17.09.2014 20:55:08

Crude Oil Rallies After Fed Decision, But Still Ends Lower

(RTTNews) - U.S. crude oil rallied late in the session but still ended lower on Wednesday, after a weekly official oil report from the U.S. Energy Information Administration showed crude stockpiles in the U.S. to have increased much more than expected. Nevertheless, crude oil prices pulled back sharply after the Federal Reserve policy decision was announced, even as the dollar trended higher.

Earlier today, a report from the U.S. Energy Information Administration showed U.S. crude oil inventories to have risen 3.7 million barrels in the week ended September 12, while analysts anticipated a decline of 0.4 million barrels. The EIA report showed U.S. crude oil inventories at 362.3 million barrels, end last week.

Gasoline stocks dropped by 1.6 million barrels last week, with analysts anticipating a decline of 0.3 million barrels. Inventories of distillate, including heating fuel, rose 0.3 million barrels last week, with analysts expects stocks to remain unchanged.

Late Tuesday, data released by the American Petroleum Institute showed crude inventories were up by a larger than expected 3.3 million barrels in the week ended September 12.

Meanwhile, the Federal Reserve on Wednesday maintained its pledge to keep near-zero rates in place for a "considerable time" after its bond-buying stimulus program ends. The central bank reduced its monthly asset purchases to $15 billion, while indicating the program will likely end in October.

Nonetheless, policy makers refrained from offering a more specific time-line for raising interest rates. The Fed struck a cautious tone in its current assessment of the jobs situation, noting there remains significant slack in the labor market. Job growth slowed last month even as unemployment rate dipped back down to 6.1 percent.

Light Sweet Crude Oil futures for October delivery, the most actively traded contract, shed $0.46 or 0.5 percent to close at $94.42 a barrel on the New York Mercantile Exchange Wednesday.

Crude prices for October delivery scaled a high of $95.06 a barrel intraday and a low of $93.74.

On Tuesday, crude oil futures ended sharply higher after OPEC Secretary General Abdalla el-Badri said that the cartel may slash its output targets and also indicated a rebound in crude prices by the year end.

The dollar index, which tracks the U.S. unit against six major currencies, traded at 84.19 on Wednesday, up from its previous close of 84.11 late Tuesday in North American trade. The dollar scaled a high of 84.43 intraday and a low of 83.94.

The euro trended lower against the dollar at $1.2951 on Wednesday, as compared to its previous close of $1.2960 late Tuesday in North American trade. The euro scaled a high of $1.2981 intraday and a low of $1.2898.

In economic news from the U.S., consumer prices unexpectedly declined in August, for the first time since May 2013, data released by the Labor Department showed.

The consumer price index dropped by a seasonally adjusted 0.2 percent in August after inching up by 0.1 percent in July.
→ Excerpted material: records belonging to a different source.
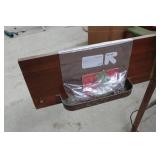 White Zigzag Stitcher Sewing Machine in Wood Cabinet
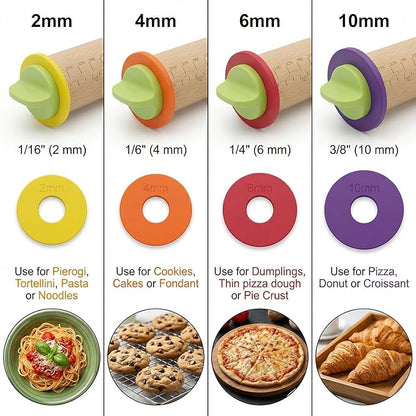 Rolling Pin With Thickness Rings, Adjustable Wooden Rolling Pin Set, 17 inch Rolling Pins for Baking, Biscuit, and Dough Kneading, Pizza Dough, Paster Roller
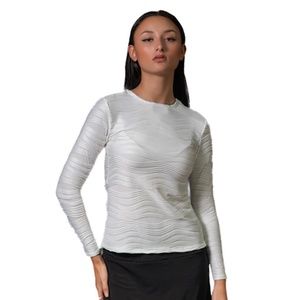 DEVORAH'S SECRET Elegant Modest Top White Waves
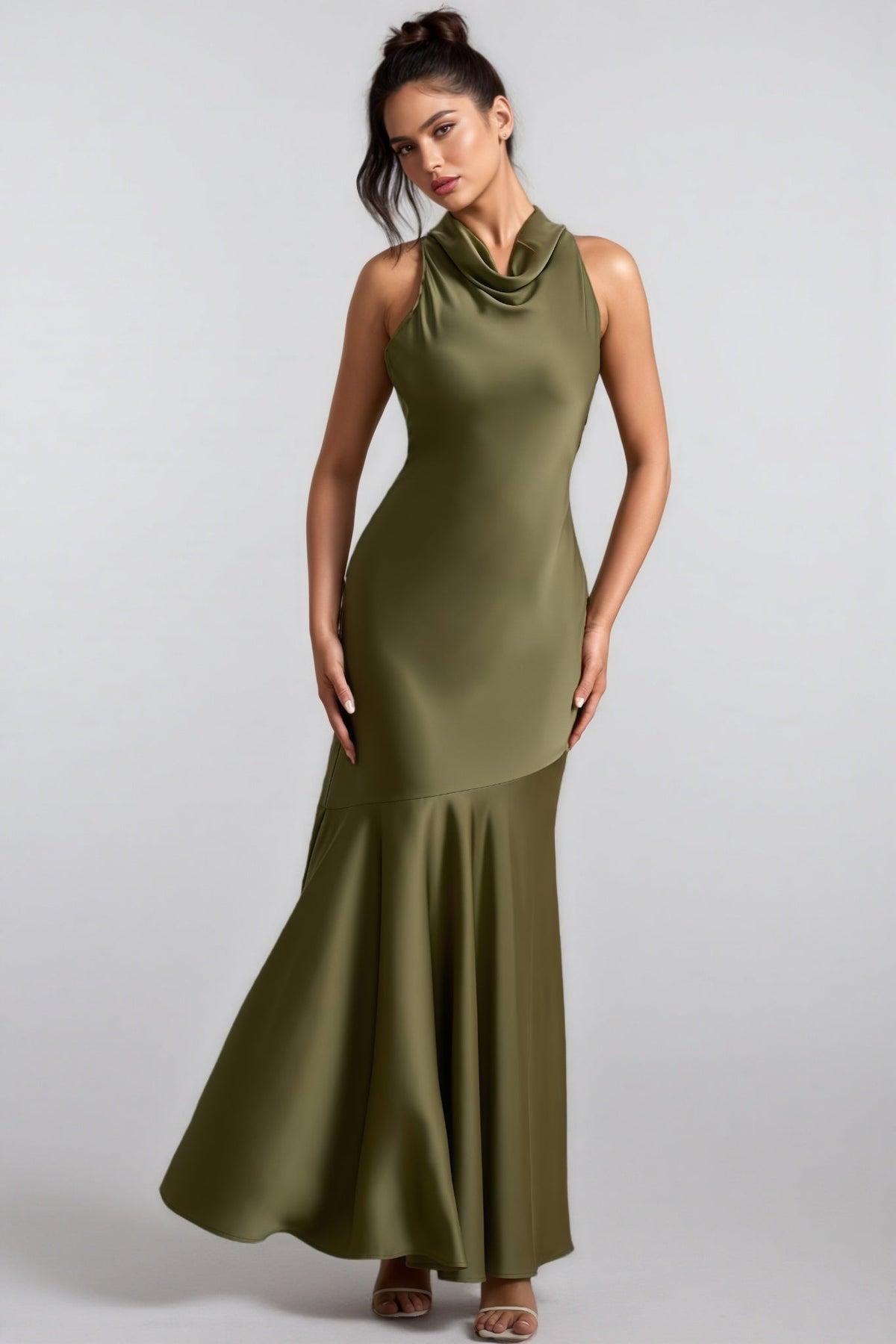 Satin Cowl Neck Sleeveless Asymmetric Seam Flared Hem Maxi Dress 2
Excluding food and energy prices, the core consumer price index was unchanged in August after ticking up by 0.1 percent in each of the two previous months. Economists had expected core prices to edge up by 0.2 percent.

A National Association of Home Builders report on Wednesday showed U.S. homebuilder confidence in September jumped to its highest level in almost nine years, with a firming job market helping to unleash pent-up demand for new homes.

The report said the NAHB/Wells Fargo Housing Market Index jumped to a reading of 59 in September from 55 in August, while economists had expected the index to inch up to 56. The jump lifted the index to its highest level since hitting 61 in November of 2005.

Meanwhile, a report from the Commerce Department showed U.S. current account deficit to have shrunk 3.8 percent to $98.5 billion in the second quarter, from a revised $102.2 billion in the previous quarter. Economists expected a current account deficit of $114 billion for the quarter.

Elsewhere, China is pumping in about $81 billion or CNY 500 billion as stimulus into five of its largest lenders to boost liquidity amid slowing growth for a period of three months, media reports said Wednesday.

The People's Bank of China will provide CNY 100 billion each to the five state-owned banks through its standard lending facility. Analysts reportedly equated the latest move to a half-percentage point cut in the reserve ratio. The five largest banks include Industrial & Commercial Bank of China, Agricultural Bank of China, China Construction Bank, Bank of China and Bank of Communications Co.